Par exemple, la casse des régimes spéciaux de retraite ouvre la voie à de nouvelles privatisations et à la nouvelle étape du démantèlement de l’ensemble du système de retraite par répartition. Les décrets sur les retraites RATP et SNCF le montrent instituant déjà le passage à 41 annuités de cotisation après 2012. La bataille est loin d’être finie comme le montre la manifestation d’avant-hier. Les « négociations » n’ont abouti à rien et se sont confirmées n’être qu’une manœuvre pour désamorcer la grève de novembre. De même, la fusion ANPE/ASSEDIC est directement liée à la remise en cause du contrat de travail, l’envolée du prix du gaz à la privatisation de GDF dans le cadre de l’absorption par Suez…

La construction d’un mouvement d’ensemble à partir du développement de ces luttes, pour les retraites, pour le pouvoir d’achat, contre le « CPE pour tous » n’est pas un vœu pieux mais bien une nécessité objective.

Le rassemblement de ceux qui luttent ne passe pas nécessairement par l’unité d’organisations qui n’ont pas toujours les mêmes objectifs.

Les élections municipales et cantonales, pourront, selon les circonstances locales, être une occasion d’exprimer un vote de défiance vis-à-vis du pouvoir, notamment en utilisant le vote communiste.
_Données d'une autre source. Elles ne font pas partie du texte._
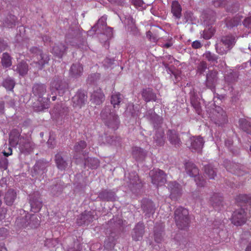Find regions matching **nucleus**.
<instances>
[{
    "instance_id": "c03bdc74",
    "label": "nucleus",
    "mask_w": 251,
    "mask_h": 251,
    "mask_svg": "<svg viewBox=\"0 0 251 251\" xmlns=\"http://www.w3.org/2000/svg\"><path fill=\"white\" fill-rule=\"evenodd\" d=\"M215 31V30L213 28L209 27L208 29H204L201 35L204 39L208 40L213 36Z\"/></svg>"
},
{
    "instance_id": "1a4fd4ad",
    "label": "nucleus",
    "mask_w": 251,
    "mask_h": 251,
    "mask_svg": "<svg viewBox=\"0 0 251 251\" xmlns=\"http://www.w3.org/2000/svg\"><path fill=\"white\" fill-rule=\"evenodd\" d=\"M150 176L151 178V182L158 186L163 185L166 181V175L164 171L160 169L153 170L150 171Z\"/></svg>"
},
{
    "instance_id": "4be33fe9",
    "label": "nucleus",
    "mask_w": 251,
    "mask_h": 251,
    "mask_svg": "<svg viewBox=\"0 0 251 251\" xmlns=\"http://www.w3.org/2000/svg\"><path fill=\"white\" fill-rule=\"evenodd\" d=\"M94 218L92 212L85 211L81 214L80 217L77 219V223L79 226L88 225L93 221Z\"/></svg>"
},
{
    "instance_id": "e433bc0d",
    "label": "nucleus",
    "mask_w": 251,
    "mask_h": 251,
    "mask_svg": "<svg viewBox=\"0 0 251 251\" xmlns=\"http://www.w3.org/2000/svg\"><path fill=\"white\" fill-rule=\"evenodd\" d=\"M223 199L219 193H214L210 199L211 204L214 207L220 206L222 204Z\"/></svg>"
},
{
    "instance_id": "6e6552de",
    "label": "nucleus",
    "mask_w": 251,
    "mask_h": 251,
    "mask_svg": "<svg viewBox=\"0 0 251 251\" xmlns=\"http://www.w3.org/2000/svg\"><path fill=\"white\" fill-rule=\"evenodd\" d=\"M68 89V84L63 81L60 78H55L50 82V90L51 95H53L55 91H58L60 96H63L65 92Z\"/></svg>"
},
{
    "instance_id": "ea45409f",
    "label": "nucleus",
    "mask_w": 251,
    "mask_h": 251,
    "mask_svg": "<svg viewBox=\"0 0 251 251\" xmlns=\"http://www.w3.org/2000/svg\"><path fill=\"white\" fill-rule=\"evenodd\" d=\"M122 101L121 95L119 93L113 94L111 97V103L114 108H119V105Z\"/></svg>"
},
{
    "instance_id": "bf43d9fd",
    "label": "nucleus",
    "mask_w": 251,
    "mask_h": 251,
    "mask_svg": "<svg viewBox=\"0 0 251 251\" xmlns=\"http://www.w3.org/2000/svg\"><path fill=\"white\" fill-rule=\"evenodd\" d=\"M133 178H129L130 179V183L132 184L133 185H136L138 184V182L139 181V177L137 176V175H135V174H133Z\"/></svg>"
},
{
    "instance_id": "774afa93",
    "label": "nucleus",
    "mask_w": 251,
    "mask_h": 251,
    "mask_svg": "<svg viewBox=\"0 0 251 251\" xmlns=\"http://www.w3.org/2000/svg\"><path fill=\"white\" fill-rule=\"evenodd\" d=\"M109 138H110V137H107L106 140H107V143L111 145H114L116 146L117 144H116L115 140H110V139H109Z\"/></svg>"
},
{
    "instance_id": "c9c22d12",
    "label": "nucleus",
    "mask_w": 251,
    "mask_h": 251,
    "mask_svg": "<svg viewBox=\"0 0 251 251\" xmlns=\"http://www.w3.org/2000/svg\"><path fill=\"white\" fill-rule=\"evenodd\" d=\"M84 165L92 169H95L100 165V161L96 158H88L85 160Z\"/></svg>"
},
{
    "instance_id": "0e129e2a",
    "label": "nucleus",
    "mask_w": 251,
    "mask_h": 251,
    "mask_svg": "<svg viewBox=\"0 0 251 251\" xmlns=\"http://www.w3.org/2000/svg\"><path fill=\"white\" fill-rule=\"evenodd\" d=\"M8 234V230L4 227L0 228V236L5 237Z\"/></svg>"
},
{
    "instance_id": "a19ab883",
    "label": "nucleus",
    "mask_w": 251,
    "mask_h": 251,
    "mask_svg": "<svg viewBox=\"0 0 251 251\" xmlns=\"http://www.w3.org/2000/svg\"><path fill=\"white\" fill-rule=\"evenodd\" d=\"M239 124L241 128L247 133L251 134V125L246 120L241 119L239 120Z\"/></svg>"
},
{
    "instance_id": "09e8293b",
    "label": "nucleus",
    "mask_w": 251,
    "mask_h": 251,
    "mask_svg": "<svg viewBox=\"0 0 251 251\" xmlns=\"http://www.w3.org/2000/svg\"><path fill=\"white\" fill-rule=\"evenodd\" d=\"M214 122L216 124L221 125L226 123L227 121V116L225 112L222 111L221 117L219 119H214Z\"/></svg>"
},
{
    "instance_id": "c756f323",
    "label": "nucleus",
    "mask_w": 251,
    "mask_h": 251,
    "mask_svg": "<svg viewBox=\"0 0 251 251\" xmlns=\"http://www.w3.org/2000/svg\"><path fill=\"white\" fill-rule=\"evenodd\" d=\"M83 68L80 63L73 64L70 70V74L74 77L80 76L83 73Z\"/></svg>"
},
{
    "instance_id": "a18cd8bd",
    "label": "nucleus",
    "mask_w": 251,
    "mask_h": 251,
    "mask_svg": "<svg viewBox=\"0 0 251 251\" xmlns=\"http://www.w3.org/2000/svg\"><path fill=\"white\" fill-rule=\"evenodd\" d=\"M15 85L14 80L10 78L5 79L3 82V86L8 90H12Z\"/></svg>"
},
{
    "instance_id": "5fc2aeb1",
    "label": "nucleus",
    "mask_w": 251,
    "mask_h": 251,
    "mask_svg": "<svg viewBox=\"0 0 251 251\" xmlns=\"http://www.w3.org/2000/svg\"><path fill=\"white\" fill-rule=\"evenodd\" d=\"M100 77V75L99 73H94L90 75L88 77V79L92 82L99 80Z\"/></svg>"
},
{
    "instance_id": "3c124183",
    "label": "nucleus",
    "mask_w": 251,
    "mask_h": 251,
    "mask_svg": "<svg viewBox=\"0 0 251 251\" xmlns=\"http://www.w3.org/2000/svg\"><path fill=\"white\" fill-rule=\"evenodd\" d=\"M8 160L4 157L0 159V168L6 170L8 168Z\"/></svg>"
},
{
    "instance_id": "2eb2a0df",
    "label": "nucleus",
    "mask_w": 251,
    "mask_h": 251,
    "mask_svg": "<svg viewBox=\"0 0 251 251\" xmlns=\"http://www.w3.org/2000/svg\"><path fill=\"white\" fill-rule=\"evenodd\" d=\"M55 162L57 168L61 171L65 170L72 164L71 161L67 160L63 157L62 152H58L55 154Z\"/></svg>"
},
{
    "instance_id": "f03ea898",
    "label": "nucleus",
    "mask_w": 251,
    "mask_h": 251,
    "mask_svg": "<svg viewBox=\"0 0 251 251\" xmlns=\"http://www.w3.org/2000/svg\"><path fill=\"white\" fill-rule=\"evenodd\" d=\"M101 119L105 125L114 130L118 129L120 122L118 116L114 112H111L109 106H105L100 113Z\"/></svg>"
},
{
    "instance_id": "dca6fc26",
    "label": "nucleus",
    "mask_w": 251,
    "mask_h": 251,
    "mask_svg": "<svg viewBox=\"0 0 251 251\" xmlns=\"http://www.w3.org/2000/svg\"><path fill=\"white\" fill-rule=\"evenodd\" d=\"M167 137L170 143L176 148H179L181 145V141L177 132L174 129H169L167 133Z\"/></svg>"
},
{
    "instance_id": "b1692460",
    "label": "nucleus",
    "mask_w": 251,
    "mask_h": 251,
    "mask_svg": "<svg viewBox=\"0 0 251 251\" xmlns=\"http://www.w3.org/2000/svg\"><path fill=\"white\" fill-rule=\"evenodd\" d=\"M98 198L102 201H113L116 200L115 193L110 190H103L99 194Z\"/></svg>"
},
{
    "instance_id": "5701e85b",
    "label": "nucleus",
    "mask_w": 251,
    "mask_h": 251,
    "mask_svg": "<svg viewBox=\"0 0 251 251\" xmlns=\"http://www.w3.org/2000/svg\"><path fill=\"white\" fill-rule=\"evenodd\" d=\"M165 225L162 223L156 224L154 228V240L158 243L163 241V234L164 232Z\"/></svg>"
},
{
    "instance_id": "9d476101",
    "label": "nucleus",
    "mask_w": 251,
    "mask_h": 251,
    "mask_svg": "<svg viewBox=\"0 0 251 251\" xmlns=\"http://www.w3.org/2000/svg\"><path fill=\"white\" fill-rule=\"evenodd\" d=\"M87 96L81 91L78 90L72 98L73 106L76 108L80 109L84 106L87 101Z\"/></svg>"
},
{
    "instance_id": "f257e3e1",
    "label": "nucleus",
    "mask_w": 251,
    "mask_h": 251,
    "mask_svg": "<svg viewBox=\"0 0 251 251\" xmlns=\"http://www.w3.org/2000/svg\"><path fill=\"white\" fill-rule=\"evenodd\" d=\"M32 92L35 96L38 97V101L39 102V105L37 107V110L42 111L49 107L50 99L48 97H42V96L46 92V86L45 84H35L32 88Z\"/></svg>"
},
{
    "instance_id": "6e6d98bb",
    "label": "nucleus",
    "mask_w": 251,
    "mask_h": 251,
    "mask_svg": "<svg viewBox=\"0 0 251 251\" xmlns=\"http://www.w3.org/2000/svg\"><path fill=\"white\" fill-rule=\"evenodd\" d=\"M47 144L49 148L53 149L55 146V141L53 137L50 136L48 140Z\"/></svg>"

Pour nous, elles s’inscrivent dans l’action pour le renforcement des luttes, décisives pour l’alternative politique.

L’histoire ne se répète pas nécessairement. Il y a 40 ans, les travailleurs gagnaient avec le mouvement de mai/juin 68 de nombreux acquis contre un gouvernement réactionnaire. Sarkozy s’est répandu en haine contre les acquis de 68. Communistes, nous ferons tout pour qu’un mouvement de grande ampleur mette en échec en 2008 sa politique destructrice de notre pays.